The training of AI systems and humanoid robots increasingly relies on a distributed workforce of gig workers operating from home in countries like Nigeria. These workers, many holding other jobs, use smartphones and ring lights to record themselves performing physical movements and actions that feed into machine learning models. Companies developing humanoids need vast amounts of real-world human motion data, and outsourcing this task to remote workers in lower-cost countries has become standard practice. However, this arrangement raises critical questions about labor standards, fair compensation, and the transparency of how AI development is actually being conducted globally.
This trend highlights a growing disconnect between the public narrative around AI advancement and the actual human infrastructure supporting it. While headlines focus on technological breakthroughs and corporate milestones, the workers providing essential training data often operate in precarious conditions with minimal oversight or protections. Gig workers typically lack employment benefits, clear contractual terms, or recourse if companies exploit their contributions. The practice also obscures the true cost of AI development—not just in computational resources, but in human labor that subsidizes corporate profits.
The emergence of this labor model demands urgent policy attention.
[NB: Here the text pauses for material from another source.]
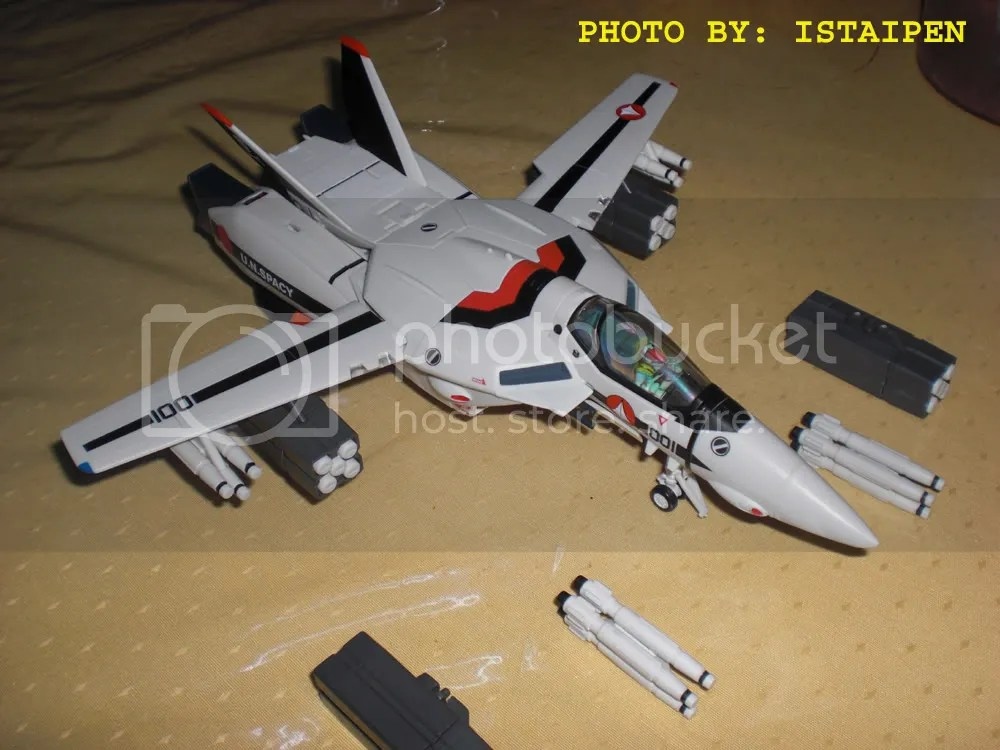 VF-1S with the missile attachments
Regulators, companies, and industry bodies must establish minimum standards for AI training work, including fair wages tied to local economies, transparent data usage policies, and worker protections. As AI companies scale up their operations, the ethical implications of relying on dispersed, unprotected workers become increasingly critical. Without intervention, the AI industry risks building prosperity on the backs of vulnerable workers who have little say in how their contributions are used or compensated.
As companies race to develop humanoid robots and advanced AI models, a growing workforce of gig laborers in developing countries are providing the training data that makes these systems work—often without adequate compensation or worker protections.